Benefits of Vitamin D

Past research suggested that Vitamin D can assist in decreasing muscle and joint pain in cancer patients and improve muscle performance in the overweight population. A new study conducted, with 12 men and women with Vitamin D deficiency, monitored phosphocreatine recovery (a muscle fatigue marker) before and after Vitamin D supplementation. Results showed that a 10-12 week supplementation of Vitamin D significantly improved muscle phosphocreatine recovery in the subjects. All participants also reported an improvement in fatigue. The study authors write that: “[Vitamin D] therapy augments muscle mitochondrial maximal oxidative phosphorylation following exercise in symptomatic, vitamin D deficient individuals,” submitting that: “For the first time, we demonstrate a link between vitamin D and the mitochondria in human skeletal muscle.”
          This shows how important Vitamin D is to our musculoskeletal system as well as our overall well-being.

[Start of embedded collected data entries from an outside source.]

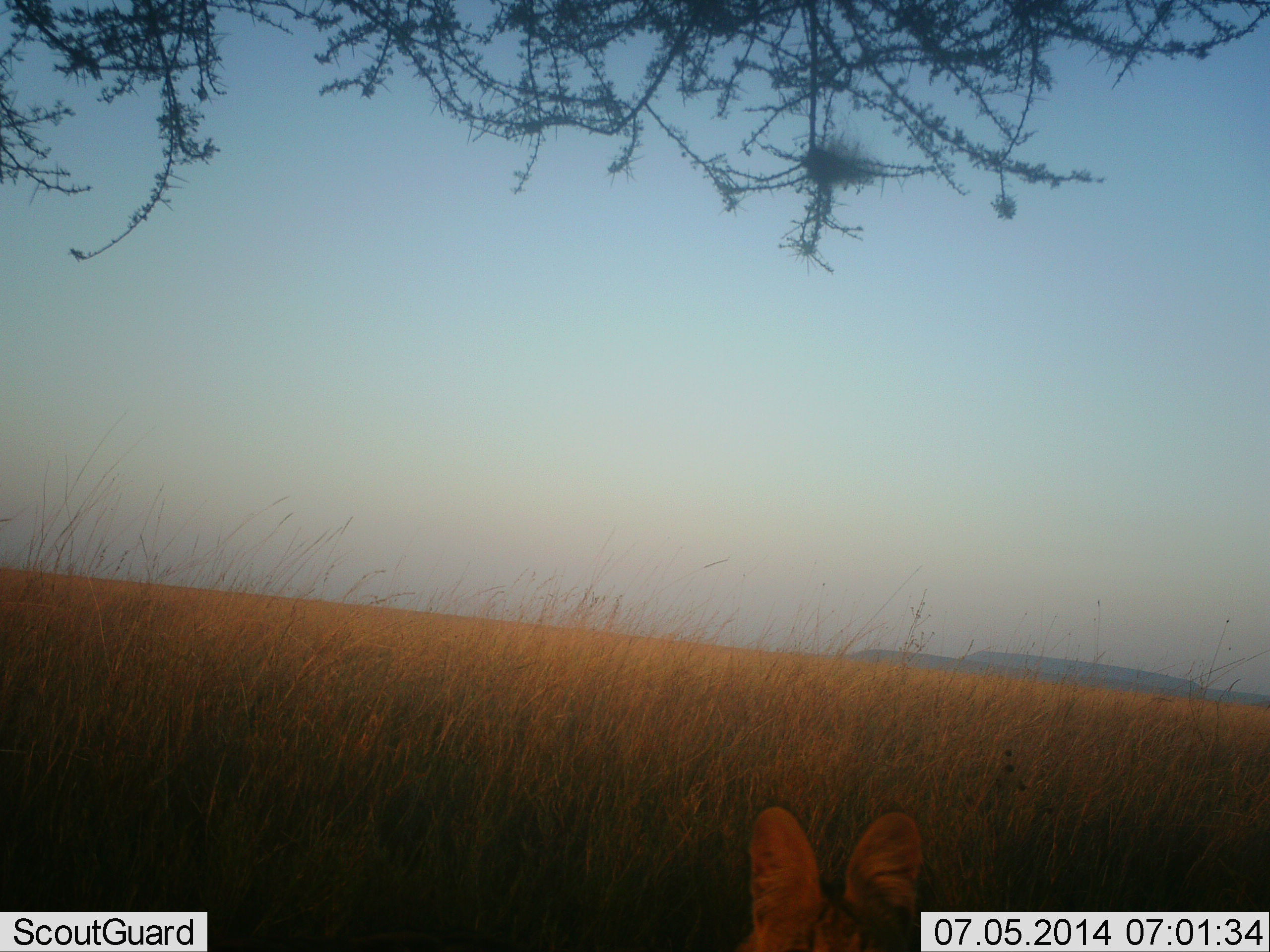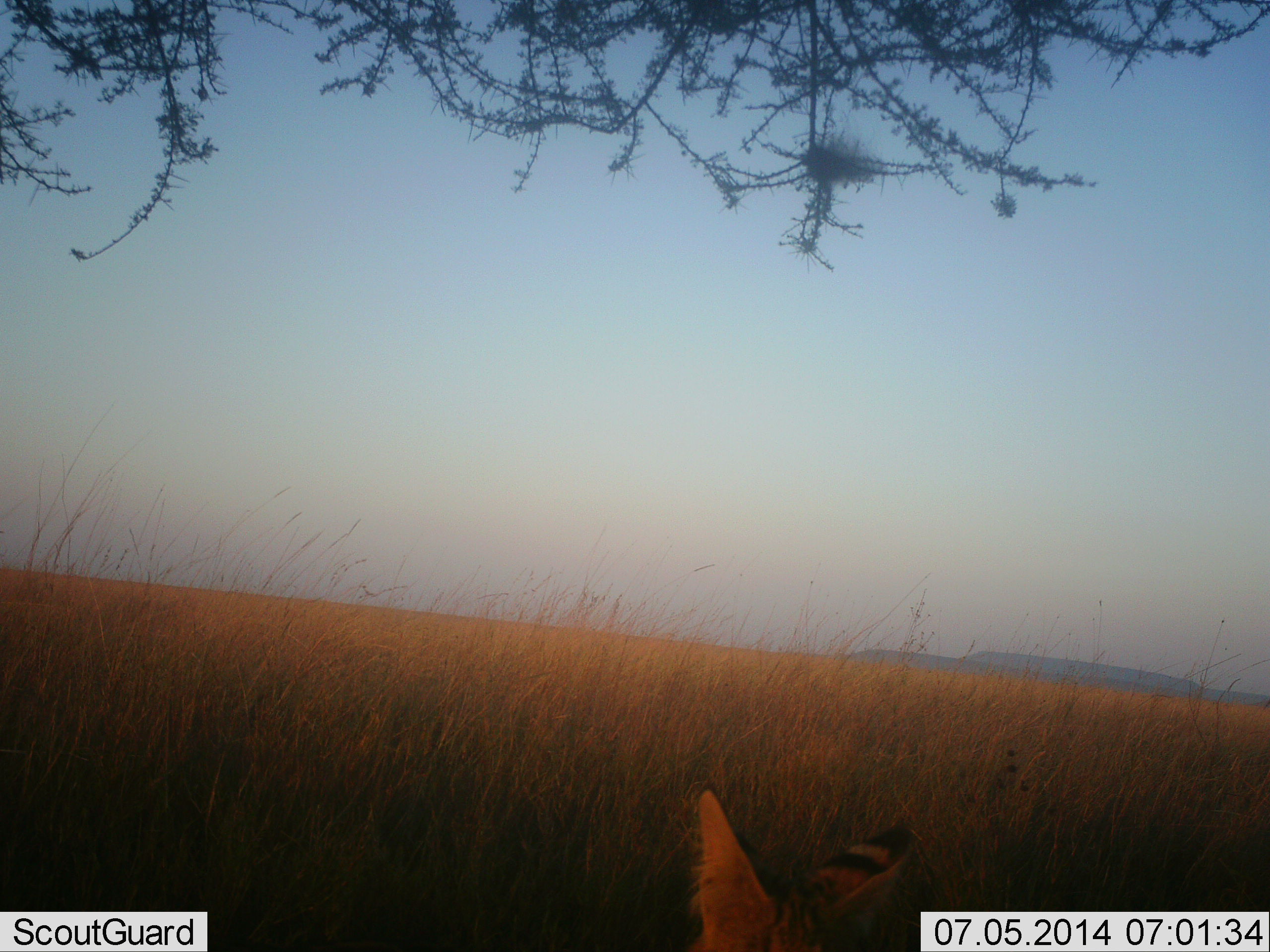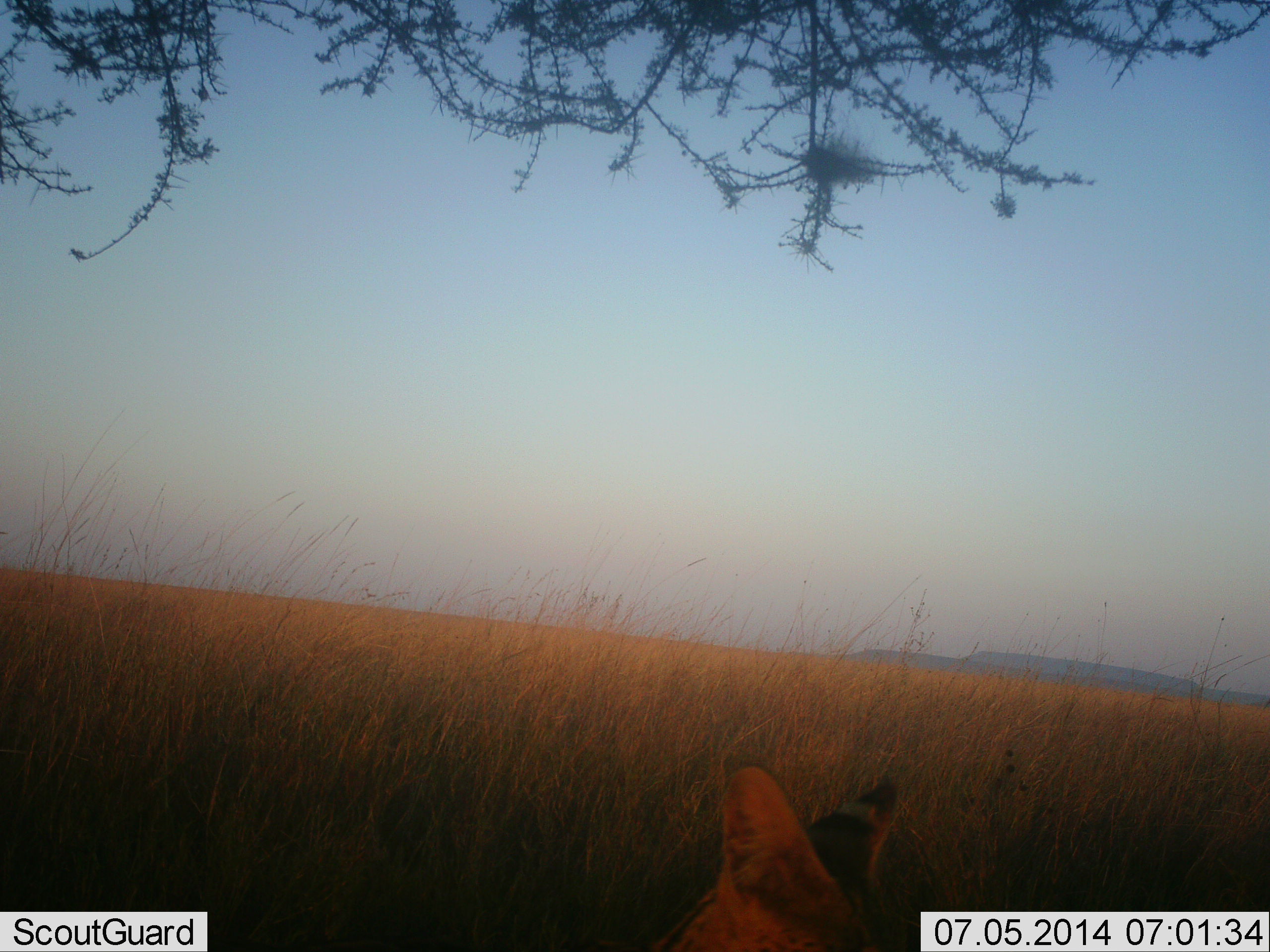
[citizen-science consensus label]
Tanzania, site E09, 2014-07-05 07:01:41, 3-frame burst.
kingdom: Animalia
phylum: Chordata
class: Mammalia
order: Carnivora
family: Felidae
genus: Leptailurus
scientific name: Leptailurus serval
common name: serval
Serval (Leptailurus serval), count 1. Behavior (volunteer vote fractions): standing 60%, resting 30%, moving 10%, interacting 0%. Young present (vote fraction): 0%. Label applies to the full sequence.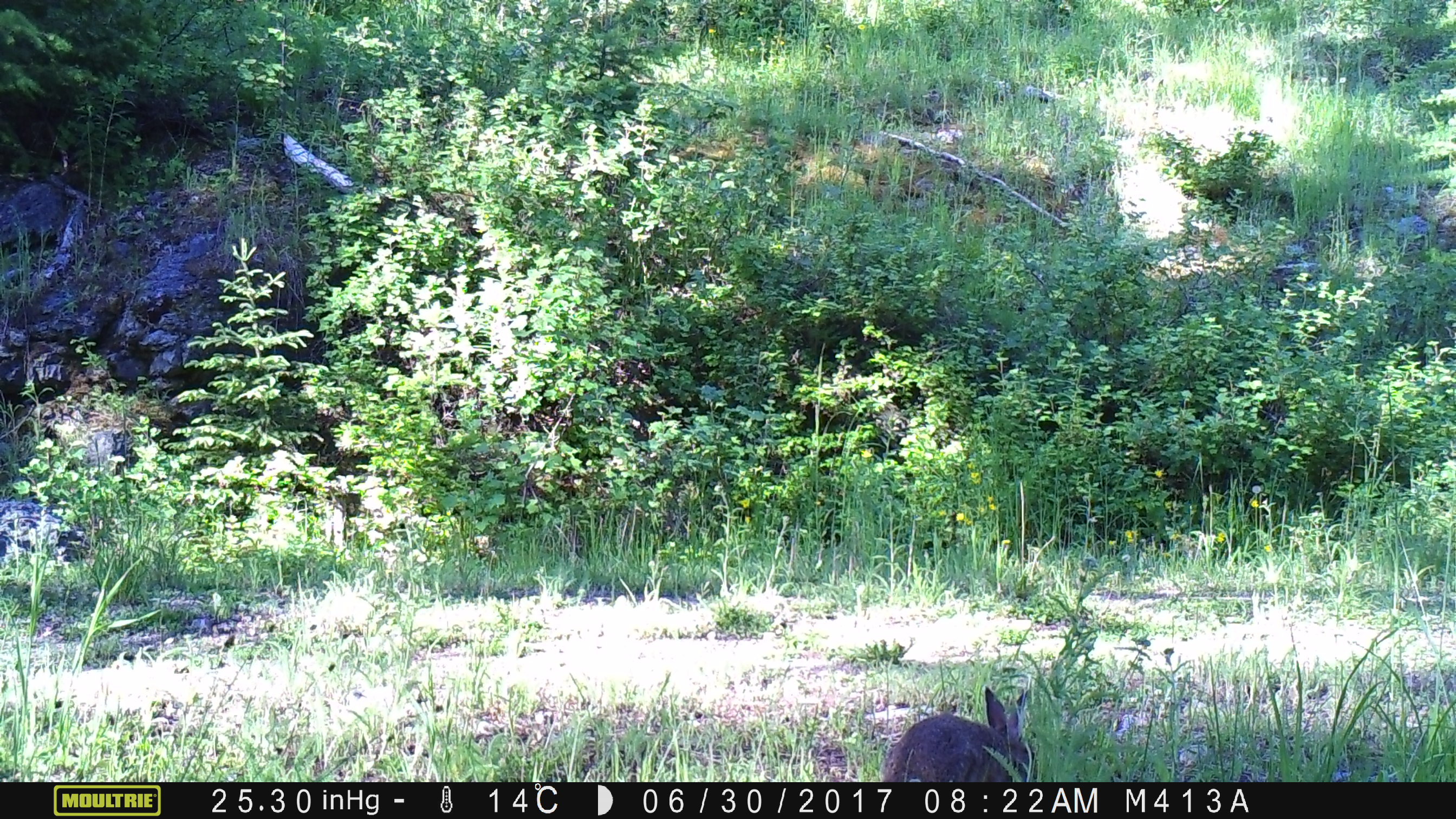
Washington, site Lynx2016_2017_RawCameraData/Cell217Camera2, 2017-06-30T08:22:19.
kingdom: Animalia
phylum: Chordata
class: Mammalia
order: Lagomorpha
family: Leporidae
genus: Lepus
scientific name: Lepus americanus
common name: snowshoe hare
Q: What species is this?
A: Lepus americanus (snowshoe hare).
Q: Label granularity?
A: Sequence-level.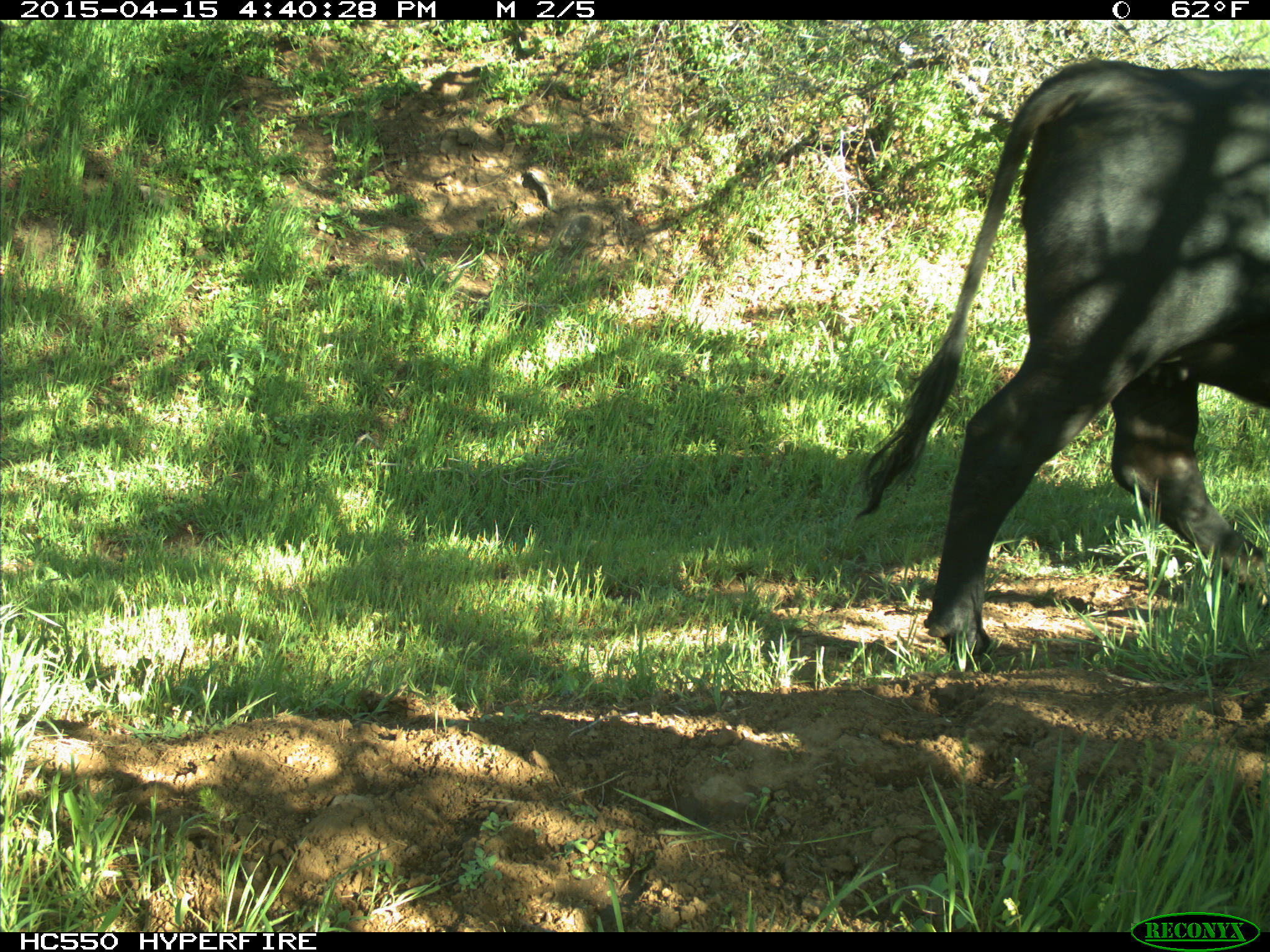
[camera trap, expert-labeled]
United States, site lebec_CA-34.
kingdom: Animalia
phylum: Chordata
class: Mammalia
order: Artiodactyla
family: Bovidae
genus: Bos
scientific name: Bos taurus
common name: domestic cow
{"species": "Bos taurus (domestic cow)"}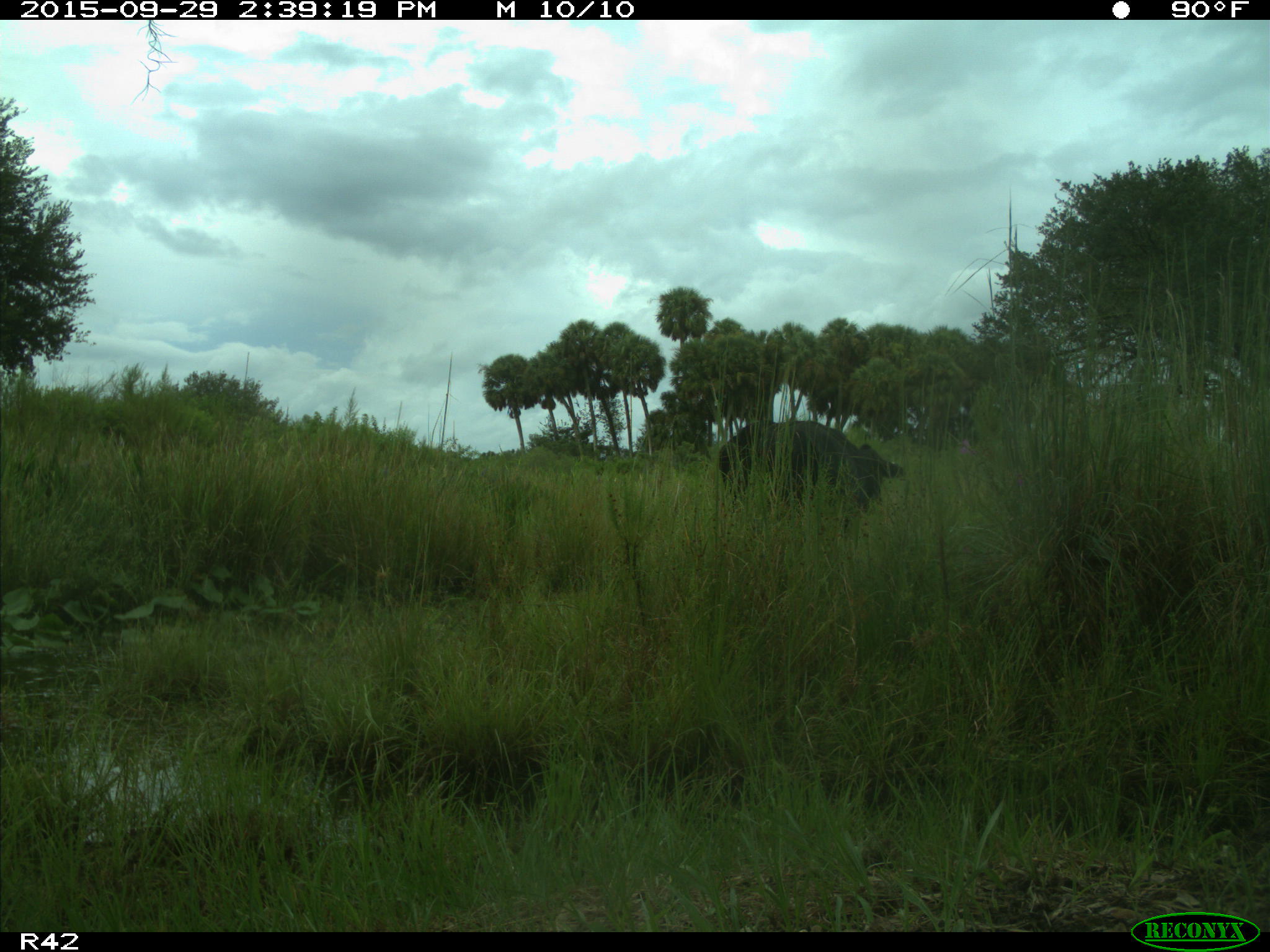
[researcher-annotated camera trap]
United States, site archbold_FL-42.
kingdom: Animalia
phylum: Chordata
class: Mammalia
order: Artiodactyla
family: Bovidae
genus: Bos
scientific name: Bos taurus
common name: domestic cow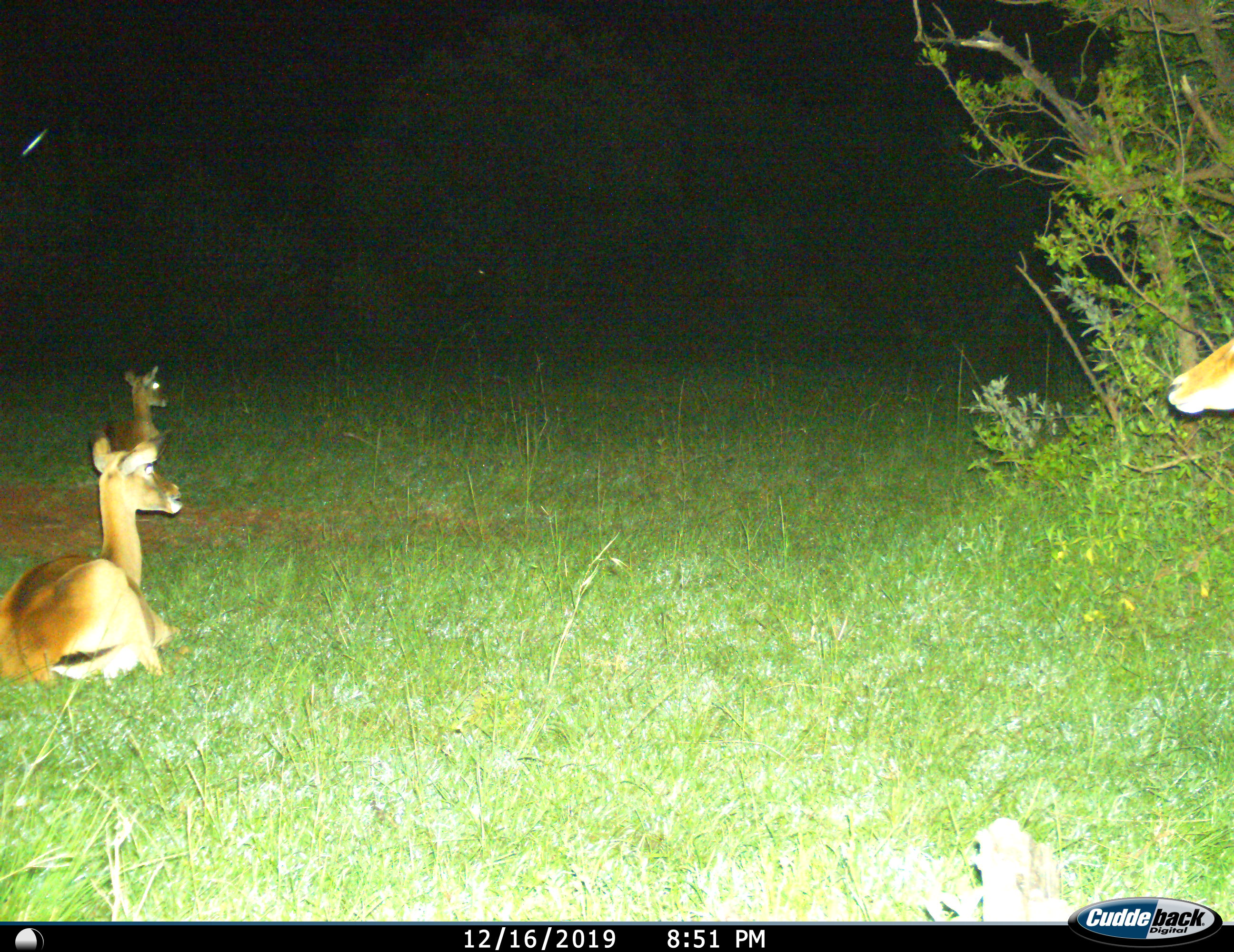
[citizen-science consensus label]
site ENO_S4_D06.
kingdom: Animalia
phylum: Chordata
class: Mammalia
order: Artiodactyla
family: Bovidae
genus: Aepyceros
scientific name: Aepyceros melampus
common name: impala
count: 3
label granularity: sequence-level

Approximately 1/3 of the U.S population is deficient in Vitamin D and doctors are now monitoring the vitamin levels closer than ever and providing supplementation as needed. Talk to your doctor about checking your Vitamin D level at your annual check-up or sooner if you are experiencing any of the following symptoms: bone pain, muscle pain and weakness, fatigue, symptoms of depression, sleep irregularities, and decreased immune function.

Sinha Akash; Hollingsworth Kieren; Ball Steve; Cheetham Tim.  “Improving the vitamin D status of vitamin D deficient adults is associated with improved mitochondrial oxidative function in skeletal muscle.”  Endocrine Abstracts, March 1, 2013.